Records for this exercise below:
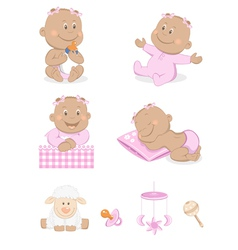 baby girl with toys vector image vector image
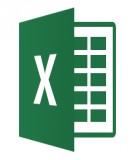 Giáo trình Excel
End of Records for this exercise.
Records for this exercise below:
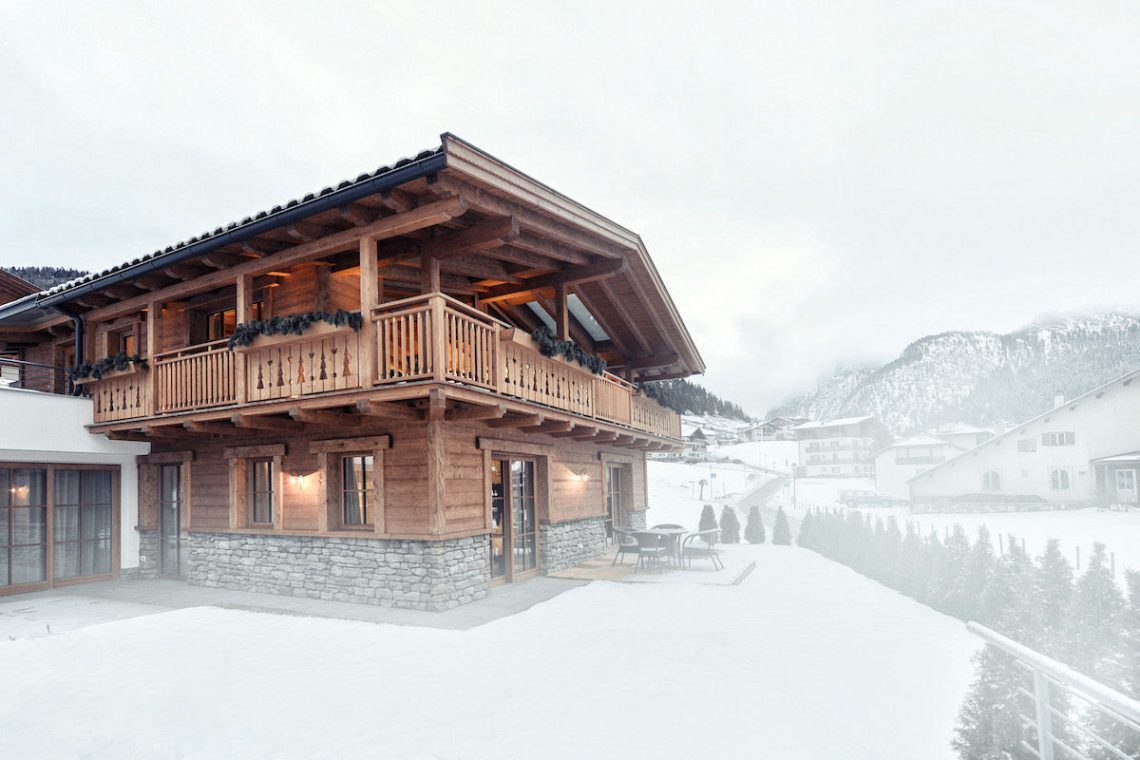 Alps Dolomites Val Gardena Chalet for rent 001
End of Records for this exercise.
### Exercise description
Among the records above, locate the line containing "baby girl with" and the line containing "Giáo trình Excel", then transcribe exactly the lines starting at the first and ending at the second, with no pictures.

### Answer space
 baby girl with toys vector image vector image
 Giáo trình Excel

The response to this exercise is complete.